* Text extract *
A report published Thursday said growing numbers of Chinese have been forced from their homes in both rural and urban areas, resulting in deaths, beatings, harassment and imprisonment of residents.

Forced evictions have long been unpopular in China, where private citizens are not allowed to own land. But the report says they have now become “the single most significant source of popular discontent” and threaten social and political stability.

Amnesty is urging the government to immediately halt all forced evictions.

The government has acknowledged that the evictions are a problem, passing a law last year outlawing the use of violence during evictions and requiring the state to compensate homeowners fairly.

But Amnesty says the law does not cover rural areas, where forced evictions are widespread. It also said the law applies only to homeowners and not to tenants.

The group says evictions have increased over the past three years following a construction boom triggered by a massive government stimulus program after the beginning of the global financial crisis.

Loosened credit meant that many local governments borrowed huge sums from state banks to finance the projects. Amnesty says those governments now rely on land sales to cover the payments.

Of the 40 forced evictions that Amnesty examined, nine resulted in deaths of people protesting or resisting eviction. Others who resist are sent to prison and labor camps.

In one case, a 70-year old woman was buried alive by excavators in the city of Wuhan. In Wenchang city, the report said police even went as far as taking custody of a 20-month old baby and refusing to return him to his mother until she signed eviction papers.

Despite the violence, Amnesty says the Chinese Communist Party is ignoring those who carry out violent forced evictions. It says the party continues to promote officials who deliver economic growth, regardless of how it is achieved.

But there is growing evidence that despairing Chinese residents have had enough of the evictions. The report says at least 41 people between 2009 and 2011 took the drastic step of setting themselves to protest the evictions.

* Jobs *
A – In the eviction report, begin at the words "Of the 40 forced" and stop after "it is achieved.". Write out that passage, swapping "excavators" for "bulldozers".
B – Say whether each statement agrees with the eviction report, answering yes or no and quoting the deciding words: (i) the law passed last year covers rural areas; (ii) nine of the forced evictions Amnesty examined resulted in deaths; (iii) the law protects tenants as well as homeowners.

* Data *
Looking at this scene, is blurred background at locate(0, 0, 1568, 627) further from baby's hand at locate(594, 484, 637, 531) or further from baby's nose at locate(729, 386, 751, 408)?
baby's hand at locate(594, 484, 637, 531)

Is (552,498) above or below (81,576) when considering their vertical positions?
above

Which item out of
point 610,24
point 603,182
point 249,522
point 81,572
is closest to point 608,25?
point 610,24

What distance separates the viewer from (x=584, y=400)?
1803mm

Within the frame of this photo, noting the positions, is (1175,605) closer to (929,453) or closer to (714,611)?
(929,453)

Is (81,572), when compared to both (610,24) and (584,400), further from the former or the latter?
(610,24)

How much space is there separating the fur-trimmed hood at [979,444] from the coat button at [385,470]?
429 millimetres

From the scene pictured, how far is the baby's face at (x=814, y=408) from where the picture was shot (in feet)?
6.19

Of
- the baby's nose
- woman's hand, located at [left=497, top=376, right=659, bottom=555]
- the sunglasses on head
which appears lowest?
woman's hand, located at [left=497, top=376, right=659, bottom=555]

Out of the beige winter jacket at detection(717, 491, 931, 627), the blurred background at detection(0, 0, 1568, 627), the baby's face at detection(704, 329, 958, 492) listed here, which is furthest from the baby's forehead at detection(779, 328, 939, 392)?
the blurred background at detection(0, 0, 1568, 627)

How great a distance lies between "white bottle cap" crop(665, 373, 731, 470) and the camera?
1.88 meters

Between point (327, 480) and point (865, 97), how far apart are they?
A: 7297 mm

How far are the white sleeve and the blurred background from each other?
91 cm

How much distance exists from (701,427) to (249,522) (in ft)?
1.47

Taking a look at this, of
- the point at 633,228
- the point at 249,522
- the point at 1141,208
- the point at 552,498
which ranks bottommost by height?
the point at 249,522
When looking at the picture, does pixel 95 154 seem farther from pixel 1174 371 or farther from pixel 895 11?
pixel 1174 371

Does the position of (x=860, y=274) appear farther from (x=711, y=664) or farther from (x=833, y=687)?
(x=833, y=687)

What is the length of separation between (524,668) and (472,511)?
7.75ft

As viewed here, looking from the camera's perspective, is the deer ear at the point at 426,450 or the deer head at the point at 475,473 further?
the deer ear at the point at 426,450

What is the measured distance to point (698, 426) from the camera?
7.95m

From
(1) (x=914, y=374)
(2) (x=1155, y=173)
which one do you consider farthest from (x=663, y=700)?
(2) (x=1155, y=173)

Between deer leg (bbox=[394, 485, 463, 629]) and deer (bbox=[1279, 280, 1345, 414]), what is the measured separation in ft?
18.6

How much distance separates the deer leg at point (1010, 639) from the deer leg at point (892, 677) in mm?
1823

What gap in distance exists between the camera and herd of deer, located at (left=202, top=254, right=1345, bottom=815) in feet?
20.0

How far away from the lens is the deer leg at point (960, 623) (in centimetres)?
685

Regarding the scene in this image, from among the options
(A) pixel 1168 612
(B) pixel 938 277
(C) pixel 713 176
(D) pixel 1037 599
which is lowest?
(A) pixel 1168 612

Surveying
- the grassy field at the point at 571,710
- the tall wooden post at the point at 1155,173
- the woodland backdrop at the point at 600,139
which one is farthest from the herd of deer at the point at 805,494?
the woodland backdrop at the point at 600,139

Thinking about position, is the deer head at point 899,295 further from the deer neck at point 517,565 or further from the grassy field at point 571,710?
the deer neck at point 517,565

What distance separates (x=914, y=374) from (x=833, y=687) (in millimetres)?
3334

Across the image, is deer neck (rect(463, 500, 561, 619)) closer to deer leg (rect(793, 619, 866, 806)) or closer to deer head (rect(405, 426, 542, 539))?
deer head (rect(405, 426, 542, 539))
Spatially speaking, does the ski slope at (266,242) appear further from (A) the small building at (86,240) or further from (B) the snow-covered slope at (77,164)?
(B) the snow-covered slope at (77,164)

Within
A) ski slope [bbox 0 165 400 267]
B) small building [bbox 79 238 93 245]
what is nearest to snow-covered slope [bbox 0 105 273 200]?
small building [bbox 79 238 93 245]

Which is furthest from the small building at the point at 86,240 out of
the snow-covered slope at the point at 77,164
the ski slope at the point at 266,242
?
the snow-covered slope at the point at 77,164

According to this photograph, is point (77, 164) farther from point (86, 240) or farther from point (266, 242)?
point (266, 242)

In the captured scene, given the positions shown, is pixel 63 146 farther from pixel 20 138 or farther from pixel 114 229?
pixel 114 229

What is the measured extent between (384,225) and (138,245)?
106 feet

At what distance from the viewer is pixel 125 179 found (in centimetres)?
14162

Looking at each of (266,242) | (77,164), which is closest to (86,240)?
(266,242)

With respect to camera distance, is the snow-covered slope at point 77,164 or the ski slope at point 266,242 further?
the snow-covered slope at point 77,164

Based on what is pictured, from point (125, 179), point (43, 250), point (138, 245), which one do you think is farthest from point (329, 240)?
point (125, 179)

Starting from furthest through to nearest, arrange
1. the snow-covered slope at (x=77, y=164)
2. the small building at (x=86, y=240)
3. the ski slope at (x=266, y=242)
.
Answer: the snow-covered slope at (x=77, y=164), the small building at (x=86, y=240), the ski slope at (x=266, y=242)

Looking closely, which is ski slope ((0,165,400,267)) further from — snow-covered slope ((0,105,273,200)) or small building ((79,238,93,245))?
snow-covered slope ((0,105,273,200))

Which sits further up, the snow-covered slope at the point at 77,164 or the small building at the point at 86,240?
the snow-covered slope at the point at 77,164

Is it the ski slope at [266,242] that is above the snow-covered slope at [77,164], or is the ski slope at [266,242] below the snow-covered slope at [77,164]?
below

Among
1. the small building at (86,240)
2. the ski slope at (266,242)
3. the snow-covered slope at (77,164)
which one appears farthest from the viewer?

* Solutions per task *
A –
Of the 40 forced evictions that Amnesty examined, nine resulted in deaths of people protesting or resisting eviction. Others who resist are sent to prison and labor camps.

In one case, a 70-year old woman was buried alive by bulldozers in the city of Wuhan. In Wenchang city, the report said police even went as far as taking custody of a 20-month old baby and refusing to return him to his mother until she signed eviction papers.

Despite the violence, Amnesty says the Chinese Communist Party is ignoring those who carry out violent forced evictions. It says the party continues to promote officials who deliver economic growth, regardless of how it is achieved.

B –
(i) No: "the law does not cover rural areas"
(ii) Yes: "Of the 40 forced evictions that Amnesty examined, nine resulted in deaths"
(iii) No: "the law applies only to homeowners and not to tenants"